4. Neon#

Instruction set architectures have dedicated registers and instructions for vector and matrix processing. In the case of AArch64, Neon is required in all AArch64-compliant processors and is also called Advanced SIMD (ASIMD). It supports scalar floating-point operations and vector operations on vector registers with up to 128 bits. Depending on the microarchitecture (see Section 1.1), we can also use the Scalable Vector Extension (SVE) for vector processing or the Scalable Matrix Extensions (SME) for matrix processing. The vector and matrix processing instructions are used in conjunction with the base instructions introduced in Section 3. Here, the base instructions are used for address calculation, branching, and conditional code execution, and the vector and matrix instructions are used for the actual heavy lifting in terms of computation. This chapter discusses Neon’s vector instructions.

Note

Neon has been extended with some matrix processing capabilities in 2019. In this book, we will not discuss these instructions and will instead limit our matrix processing discussions to SME. However, if you are interested in Neon’s matrix instructions, the BFMMLA instruction is a good place to start.

Theoretically, we could build the entire tensor compiler using only Neon. However, in most cases, using the more advanced SVE and SME, if available, will improve performance. There are two ways to proceed:

Study Neon only, i.e. skip everything about SVE and SME and continue to the end of the book. Then, when everything works, go back and add SVE and SME support to the compiler.
Study Neon, SVE, and SME before continuing. Then write a unified tensor compiler that can generate code for all three options.
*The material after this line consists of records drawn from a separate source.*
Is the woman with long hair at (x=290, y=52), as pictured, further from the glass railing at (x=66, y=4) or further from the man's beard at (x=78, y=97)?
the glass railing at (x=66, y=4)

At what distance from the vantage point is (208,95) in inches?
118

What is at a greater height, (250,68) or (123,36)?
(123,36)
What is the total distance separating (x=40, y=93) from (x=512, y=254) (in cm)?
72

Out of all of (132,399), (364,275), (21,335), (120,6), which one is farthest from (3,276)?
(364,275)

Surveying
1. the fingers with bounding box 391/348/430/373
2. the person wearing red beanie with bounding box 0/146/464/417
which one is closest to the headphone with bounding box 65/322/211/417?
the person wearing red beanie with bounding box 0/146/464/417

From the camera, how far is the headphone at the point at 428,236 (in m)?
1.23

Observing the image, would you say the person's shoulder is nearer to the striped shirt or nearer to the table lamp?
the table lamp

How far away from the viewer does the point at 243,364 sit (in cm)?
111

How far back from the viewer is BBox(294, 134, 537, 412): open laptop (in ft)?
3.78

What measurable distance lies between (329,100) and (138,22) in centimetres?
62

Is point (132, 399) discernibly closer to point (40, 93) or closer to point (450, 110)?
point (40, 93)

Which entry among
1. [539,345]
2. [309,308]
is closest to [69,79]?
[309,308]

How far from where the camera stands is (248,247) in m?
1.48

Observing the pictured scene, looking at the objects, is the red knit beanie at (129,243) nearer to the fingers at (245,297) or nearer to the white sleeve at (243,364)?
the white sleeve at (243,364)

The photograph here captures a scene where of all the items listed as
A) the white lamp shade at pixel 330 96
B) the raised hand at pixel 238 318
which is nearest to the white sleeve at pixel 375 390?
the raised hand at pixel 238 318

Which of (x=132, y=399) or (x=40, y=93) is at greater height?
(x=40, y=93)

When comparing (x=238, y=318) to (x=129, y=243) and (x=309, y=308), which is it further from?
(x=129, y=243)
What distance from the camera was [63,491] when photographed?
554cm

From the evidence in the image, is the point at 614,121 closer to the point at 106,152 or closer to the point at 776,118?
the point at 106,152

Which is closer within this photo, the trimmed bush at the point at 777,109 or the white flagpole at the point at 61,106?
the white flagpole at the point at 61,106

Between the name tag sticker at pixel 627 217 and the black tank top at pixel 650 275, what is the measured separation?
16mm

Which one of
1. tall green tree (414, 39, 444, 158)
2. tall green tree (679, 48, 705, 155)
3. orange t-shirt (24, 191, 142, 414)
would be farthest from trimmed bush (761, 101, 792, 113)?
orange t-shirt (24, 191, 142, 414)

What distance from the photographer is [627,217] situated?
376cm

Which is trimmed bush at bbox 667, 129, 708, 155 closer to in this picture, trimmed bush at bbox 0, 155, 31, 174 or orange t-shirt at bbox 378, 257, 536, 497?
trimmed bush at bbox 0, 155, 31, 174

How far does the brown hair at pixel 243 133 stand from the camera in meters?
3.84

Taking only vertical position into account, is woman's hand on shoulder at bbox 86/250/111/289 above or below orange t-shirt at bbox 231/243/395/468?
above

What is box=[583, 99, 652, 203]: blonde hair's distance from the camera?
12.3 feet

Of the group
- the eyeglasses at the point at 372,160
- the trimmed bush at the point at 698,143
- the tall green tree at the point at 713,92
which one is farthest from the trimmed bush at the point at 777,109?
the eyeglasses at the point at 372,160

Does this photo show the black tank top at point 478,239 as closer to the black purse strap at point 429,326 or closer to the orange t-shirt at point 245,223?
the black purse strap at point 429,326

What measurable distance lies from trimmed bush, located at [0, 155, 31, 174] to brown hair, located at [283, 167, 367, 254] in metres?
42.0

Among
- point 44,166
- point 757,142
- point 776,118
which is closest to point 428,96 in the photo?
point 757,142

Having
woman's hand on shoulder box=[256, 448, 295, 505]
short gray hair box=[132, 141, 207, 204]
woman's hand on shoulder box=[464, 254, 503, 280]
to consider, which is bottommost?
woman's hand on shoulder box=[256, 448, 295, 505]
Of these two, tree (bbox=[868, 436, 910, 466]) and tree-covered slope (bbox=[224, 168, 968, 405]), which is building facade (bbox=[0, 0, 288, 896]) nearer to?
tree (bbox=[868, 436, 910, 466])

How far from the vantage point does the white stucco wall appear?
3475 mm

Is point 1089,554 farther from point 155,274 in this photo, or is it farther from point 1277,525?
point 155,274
If you have the breadth to stick with the ISA for a bit longer, and have access to SVE and SME hardware, the second option is recommended. The rationale behind this recommendation is that you will have a better awareness of more powerful instructions when making design decisions in the code generator.

This section follows the structure of Section 2 and Section 3. That is, we introduce the SIMD and floating-point registers, discuss load and store instructions, and finally introduce data processing instructions.

4.1. Registers#

Neon has thirty-two 128-bit SIMD and floating-point registers that are visible to the A64 instruction set. The registers are architecturally named V0 to V31.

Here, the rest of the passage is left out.